La segunda inició su andadura con la tercera gran obra del programa; la Sonata, Op. 40 de Shostakovich. Adaptándose a los cánones estructurales que abren la sonata ambos intérpretes fueron fieles a la calidad lírica de los dos temas que se suceden en su desarrollo, exponiendo con detalle la diluida recapitulación del primero y de manera diáfana la reformulación del segundo antes de llegar a la conclusión de manera inquietante y mesteriosa. En el segundo, Allegro, el violonchlista enfatizó desde la penetrante sonoridad de su instrumento, construido el año 2005 por el lutier polaco Wojciech Topa y que perteneció al gran maestro ruso Iván Monighetti, el reivindicativo rasgueo tosco y repetitivo que propone el autor como reafirmando su muy personal calidad de músico genial, tan criticado por la corriente artística del “realismo socialista” que imperaba en la Unión Soviética en los años treinta, quedando plenamente manifiesto en el sentido satírico que le dieron a la coda. En el Largo que ocupa el tercer lugar de la sonata, se adentraron en su carácter lírico con un prefecta adaptación vocal del violonchelo que, desde su articulado canto, manifestaba una desesperación pausada a la vez que densa, reconvertida en apasionada esperanza antes de desvanecerse en un profundo silencio.
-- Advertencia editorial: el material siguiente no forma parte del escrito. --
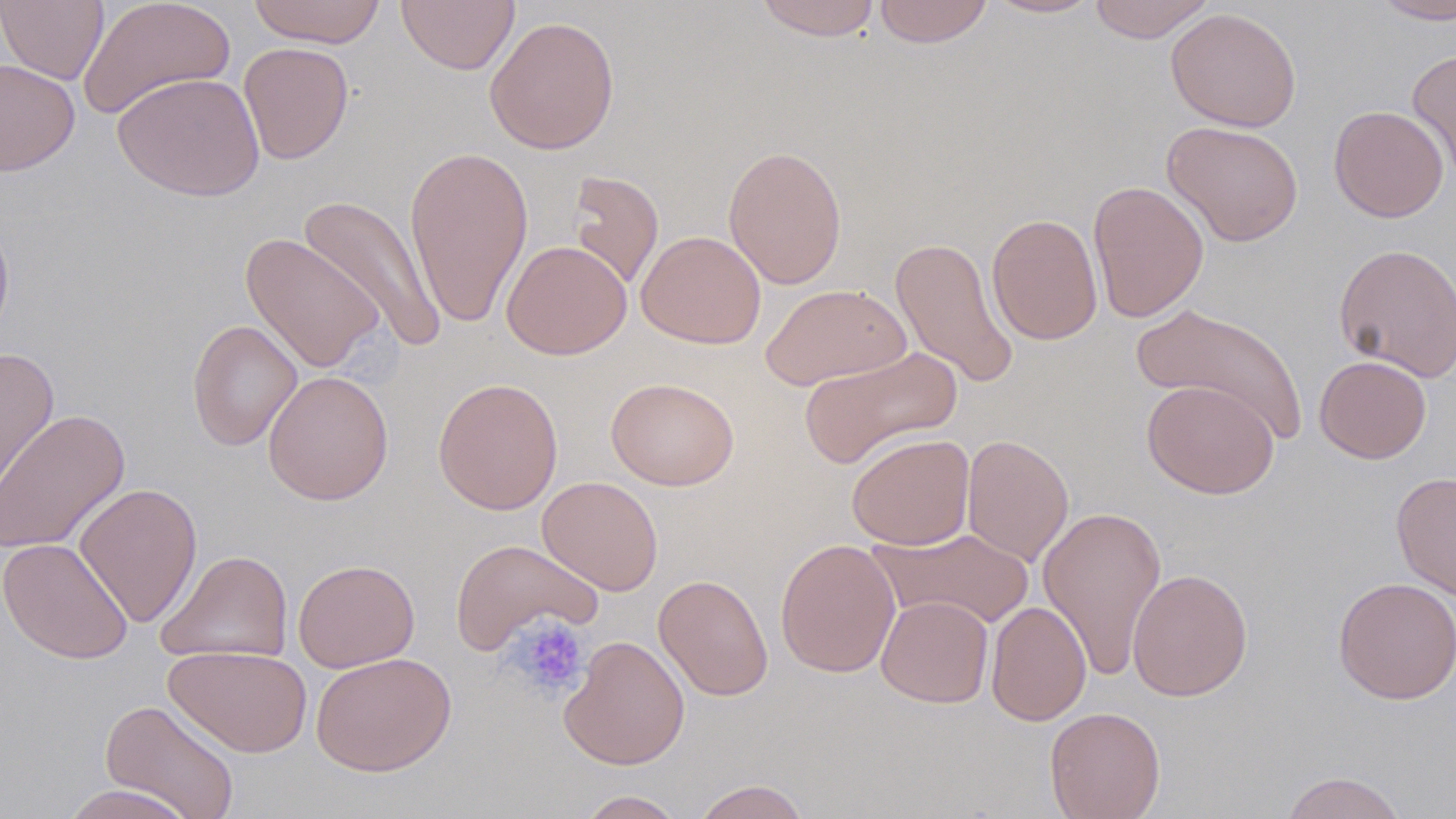

{
  "slide_level_diagnosis": "negative for blood parasites",
  "modality": "optical microscopy",
  "image_size": "1456×819 pixels",
  "field_of_view": "single",
  "magnification": "1000x",
  "stain": "May-Grünwald-Giemsa",
  "platelet_locations": "approximate bounding boxes as named x1/y1/x2/y2 corners in pixels: (x1=507, y1=616, x2=590, y2=699)",
  "uninfected_red_blood_cell_locations": "approximate bounding boxes as named x1/y1/x2/y2 corners in pixels: (x1=0, y1=0, x2=109, y2=85), (x1=78, y1=0, x2=236, y2=122), (x1=246, y1=0, x2=386, y2=48), (x1=396, y1=0, x2=520, y2=74), (x1=754, y1=0, x2=882, y2=40), (x1=873, y1=0, x2=994, y2=48), (x1=981, y1=0, x2=1105, y2=19), (x1=1087, y1=0, x2=1215, y2=43), (x1=1370, y1=0, x2=1456, y2=24), (x1=1165, y1=8, x2=1302, y2=132), (x1=484, y1=15, x2=620, y2=155), (x1=238, y1=42, x2=354, y2=164), (x1=1407, y1=48, x2=1456, y2=181), (x1=0, y1=58, x2=80, y2=176), (x1=112, y1=72, x2=265, y2=202), (x1=1328, y1=105, x2=1449, y2=223), (x1=1161, y1=120, x2=1305, y2=247), (x1=404, y1=144, x2=534, y2=329), (x1=723, y1=144, x2=848, y2=289), (x1=565, y1=169, x2=665, y2=293), (x1=1087, y1=179, x2=1209, y2=323), (x1=299, y1=194, x2=448, y2=353), (x1=987, y1=213, x2=1103, y2=346), (x1=0, y1=214, x2=15, y2=347), (x1=635, y1=230, x2=766, y2=349), (x1=240, y1=233, x2=386, y2=373), (x1=889, y1=235, x2=1019, y2=391), (x1=501, y1=240, x2=631, y2=360), (x1=1332, y1=241, x2=1456, y2=384), (x1=760, y1=283, x2=911, y2=391), (x1=1134, y1=302, x2=1307, y2=443), (x1=187, y1=318, x2=303, y2=452), (x1=798, y1=346, x2=963, y2=470), (x1=0, y1=348, x2=59, y2=502), (x1=1314, y1=355, x2=1432, y2=463), (x1=262, y1=370, x2=394, y2=505), (x1=432, y1=377, x2=563, y2=515), (x1=605, y1=377, x2=739, y2=491), (x1=1142, y1=379, x2=1279, y2=499), (x1=0, y1=409, x2=131, y2=554), (x1=846, y1=433, x2=975, y2=550), (x1=961, y1=434, x2=1074, y2=568), (x1=1391, y1=471, x2=1456, y2=600), (x1=537, y1=475, x2=663, y2=596), (x1=74, y1=482, x2=203, y2=629), (x1=1037, y1=505, x2=1168, y2=679), (x1=870, y1=527, x2=1035, y2=630), (x1=0, y1=538, x2=134, y2=665), (x1=450, y1=538, x2=602, y2=655), (x1=775, y1=538, x2=901, y2=678), (x1=155, y1=549, x2=293, y2=664), (x1=293, y1=558, x2=420, y2=673), (x1=1127, y1=568, x2=1253, y2=701), (x1=653, y1=573, x2=774, y2=702), (x1=1334, y1=576, x2=1455, y2=705), (x1=876, y1=595, x2=994, y2=708), (x1=986, y1=600, x2=1091, y2=727), (x1=559, y1=635, x2=690, y2=770), (x1=163, y1=645, x2=312, y2=757), (x1=311, y1=652, x2=457, y2=776), (x1=100, y1=698, x2=240, y2=818), (x1=1044, y1=707, x2=1166, y2=818), (x1=1279, y1=770, x2=1409, y2=819), (x1=691, y1=779, x2=812, y2=819), (x1=58, y1=783, x2=198, y2=819), (x1=576, y1=790, x2=686, y2=819)",
  "preparation": "thin blood smear"
}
Hicieron una lectura grosera y cómicamente siniestra del Allegro final generando un tremendo impulso, para terminar con un último risoluto de forma abrupta y poco ceremoniosa que, pese a lo inesperado, provocó los mejores aplausos.
Terminaron su actuación con las Variaciones sobre un tema de Rossini, H.290 de Bohuslav Martinů, que sirvieron para aligerar la densidad de las obras anteriores del programa dándole un tratamiento distendido, siendo en todo instante fieles al propósito del compositor checo de rendir un homenaje al gran operista italiano sin caer en la imitación, haciendo que se pudiera disfrutar de su ingenio estético personal reinterpretando la tradición clásica desde su fina sensibilidad musical. Ante el reconocimiento del público traducido en un merecidísimo aplauso, este dúo ofreció una exquisita adaptación para violonchelo del lied Wie Melodien zieht es mir, Op. 105-1 de Johannes Brahms que daba un toque de distinción al concierto, obra muy propicia para demostrar una vez más la musicalidad y proyección artística de estos dos jóvenes intérpretes, temperamentales valores emergentes.
José Antonio Cantón
SOCIEDAD DE CONCIERTOS DE ALICANTE
Dúo: LUIS ARACAMA (violonchelo)) y SHINYOUNG LEE (piano).
Obras de Brahms, Debussy, Shostakovich y Martinů.